__Textauszug__
========
Seit 50 Jahren
Kehls Städtepartnerschaft mit Montmorency
Kehl. 50 Jahre alt wird in diesen Tagen die Partnerschaft zwischen den Städten Kehl und Montmorency vor den Toren von Paris. Zur Feier dieses Ereignisses werden am Freitag, 5. Oktober, Oberbürgermeisterin Michèle Berthy und 20 weitere Gäste aus Montmorency in Kehl erwartet. Das Jubiläum wird mit einem kleinen Festakt begangen; am Samstag werden die Besucher aus der Partnerstadt bei der Eröffnung des HanauerLandMarkts dabei sein.
Ein genaues Datum für dieses Jubiläum ist nicht eindeutig zu identifizieren, denn die Urkunden wurden damals in beiden Städten unterzeichnet und in beiden Städten wurde die neue Partnerschaft ausgiebig gefeiert – zu unterschiedlichen Terminen. In Kehl warteten am 29. September 1968 um 11 Uhr rund 200 Menschen in der Stadthalle gespannt darauf, dass das bereits bestehende freundschaftliche Verhältnis zwischen den Städten Montmorency und Kehl durch die Unterschriften der Bürgermeister Dr. Trutpert Müller und Jacques Rey auf der Partnerschaftsurkunde als offizielle Städtepartnerschaft besiegelt wurde. In Montmorency wiederholte sich eine ähnliche Zeremonie erst Monate später: am 18. Mai 1969. Um der Symbolik willen wurde die Partnerschaftsurkunde auch dort genau um 11 Uhr unterzeichnet.
Dass sich Kehl mit Montmorency partnerschaftlich verbinden wollte, war bereits am 22. Mai 1968 vom Kehler Gemeinderat beschlossen worden – die erste Kontaktaufnahme liegt jedoch noch weiter zurück. 1966 hatte sich die Stadt Kehl bei der Internationalen Bürgermeister-Union für deutsch-französische Verständigung registrieren lassen und hatte damit ihr Interesse an einer Verschwisterung mit einer französischen Stadt bekundet. Schon kurz darauf, am 14. Dezember 1966, erreichte die Stadt ein Schreiben der Vermittlungsstelle, in dem Montmorency als interessierte Partnerstadt vorgestellt wurde. Denn die in der Nähe von Paris gelegene Stadt legte Wert darauf, eine deutsche Kommune in Grenznähe zu finden. Darum schrieb die Internationale Bürgermeister-Union die Städte Kehl, Gaggenau und Langenberg an.
========
__Gespeicherte Daten__
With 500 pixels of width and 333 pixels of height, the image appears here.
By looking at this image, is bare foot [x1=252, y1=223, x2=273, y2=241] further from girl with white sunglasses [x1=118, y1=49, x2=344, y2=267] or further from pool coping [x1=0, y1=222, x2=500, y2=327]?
========
__Aufgabe 1__
Gib den Abschnitt aus dem Text über die Städtepartnerschaft wortgetreu wieder, beginnend bei „Ein genaues Datum“ und endend bei „11 Uhr unterzeichnet.“.
__Aufgabe 2__
Führe den Text über die Städtepartnerschaft zwischen Kehl und Montmorency nach seinem letzten Satz weiter.

__Antwort 1__
Ein genaues Datum für dieses Jubiläum ist nicht eindeutig zu identifizieren, denn die Urkunden wurden damals in beiden Städten unterzeichnet und in beiden Städten wurde die neue Partnerschaft ausgiebig gefeiert – zu unterschiedlichen Terminen. In Kehl warteten am 29. September 1968 um 11 Uhr rund 200 Menschen in der Stadthalle gespannt darauf, dass das bereits bestehende freundschaftliche Verhältnis zwischen den Städten Montmorency und Kehl durch die Unterschriften der Bürgermeister Dr. Trutpert Müller und Jacques Rey auf der Partnerschaftsurkunde als offizielle Städtepartnerschaft besiegelt wurde. In Montmorency wiederholte sich eine ähnliche Zeremonie erst Monate später: am 18. Mai 1969. Um der Symbolik willen wurde die Partnerschaftsurkunde auch dort genau um 11 Uhr unterzeichnet.

__Antwort 2__
Dr. Trutpert Müller reagierte rasch und sandte den ehemaligen Stadtrat und ehrenamtlichen OB-Stellvertreter Emil Schertel zu einem unverbindlichen ersten Treffen nach Montmorency. Praktischerweise lebte dessen Tochter in Paris und konnte ihm als Dolmetscherin helfen, so dass er ohne Verständigungsschwierigkeiten mit dem damaligen Bürgermeister Jacques Rey die Stadt und deren Sehenswürdigkeiten besichtigen konnte. Der Gegenbesuch des Beigeordneten aus der Partnerstadt ließ nicht lange auf sich warten: Im Februar 1967 verschafften sich Georges Gaunet und seine Gattin ein Bild von Kehl. Nur zwei Monate später wechselten Jacques Rey und Dr. Trutpert Müller ihren ersten Händeruck. Bereits bei diesem ersten Treffen der beiden Bürgermeister in Kehl wurde über eine Partnerschaftsfeier gesprochen, welche die Besiegelung des Bündnisses begleiten sollte.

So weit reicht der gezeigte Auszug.